As potencialidades das culturas de tecidos para induzir variação somaclonal podem ser aproveitadas para melhorar os genótipos de batateira existentes, já que são frequentes as alterações fenotípicas nas plantas regeneradas a partir de diversos tipos de culturas (Espinoza et al. 1986; Rietveld et al., 1991; Fidalgo, 1995). Assim, há toda a vantagem em recorrer às culturas de tecidos de batateira para a obtenção de plantas mais resistentes ao stress salino por via da seleção in vitro de linhas tolerantes ao sal. Já em 1987, vários autores referiam a possibilidade das culturas de tecidos serem usadas no melhoramento da batateira, não só da tolerância salina, mas também de outras características, uma vez que as técnicas tradicionais têm-se revelado lentas e imprevisíveis na obtenção de novos genótipos (Bajaj, 1987; Rietveld et al., 1987). Opinião partilhada por Mullins et al. (2006) que, tendo em conta que são necessários pelo menos quinze anos para se desenvolver uma nova cultivar de batata através das técnicas de melhoramento tradicionais, defenderam a importância da biotecnologia para se modificarem certos aspetos funcionais da cultura e

para se criarem novas oportunidades para a utilização da batata para outros fins que não alimentares.

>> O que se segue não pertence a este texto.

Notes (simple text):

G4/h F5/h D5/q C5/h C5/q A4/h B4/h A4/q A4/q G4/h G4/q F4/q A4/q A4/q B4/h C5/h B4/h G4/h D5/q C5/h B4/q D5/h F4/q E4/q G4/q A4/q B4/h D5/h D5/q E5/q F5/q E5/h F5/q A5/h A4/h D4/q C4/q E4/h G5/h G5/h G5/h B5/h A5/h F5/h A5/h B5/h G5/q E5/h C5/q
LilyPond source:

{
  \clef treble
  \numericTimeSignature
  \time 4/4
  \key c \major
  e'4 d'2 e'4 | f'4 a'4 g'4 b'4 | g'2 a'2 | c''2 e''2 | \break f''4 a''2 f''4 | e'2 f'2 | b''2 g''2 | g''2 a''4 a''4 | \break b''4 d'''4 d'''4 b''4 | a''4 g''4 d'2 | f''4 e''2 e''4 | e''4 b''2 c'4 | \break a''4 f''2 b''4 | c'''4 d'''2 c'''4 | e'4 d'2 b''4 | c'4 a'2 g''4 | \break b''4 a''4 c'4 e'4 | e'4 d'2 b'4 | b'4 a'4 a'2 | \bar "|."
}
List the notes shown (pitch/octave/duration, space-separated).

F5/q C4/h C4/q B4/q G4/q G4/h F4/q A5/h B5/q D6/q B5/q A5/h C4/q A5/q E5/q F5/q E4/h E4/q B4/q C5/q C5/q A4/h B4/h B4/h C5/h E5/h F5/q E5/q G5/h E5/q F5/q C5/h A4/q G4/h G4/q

A tecnologia in vitro sempre foi usada com sucesso em estudos relacionados com a batateira, sendo a primeira planta com interesse económico em que a biotecnologia foi aplicada com êxito (Espinoza et al., 1986; Bajaj, 1987). Uma das aplicações mais difundidas terá sido a produção de microtubérculos em alternativa às plantas micropropagadas por estacas caulinares, apesar destas serem ainda bastante procuradas para se obterem tubérculos isentos de agentes patogénicos (FAO, 2008). As culturas de tecidos com o auxílio das técnicas de biologia molecular trouxeram também novos conhecimentos sobre o modo como a cultura interage com determinadas pragas e doenças e lida com os diferentes fatores de stress abiótico. Esses conhecimentos juntamente com a possibilidade de transformar geneticamente a batateira permitiram já produzir plantas com maior resistência a agentes patogénicos e a determinadas pragas, e espera-se que no futuro outras características venham a ser melhoradas, particularmente os aspetos qualitativos do tubérculo, uma vez conhecido o genoma da planta (Mullins et al., 2006).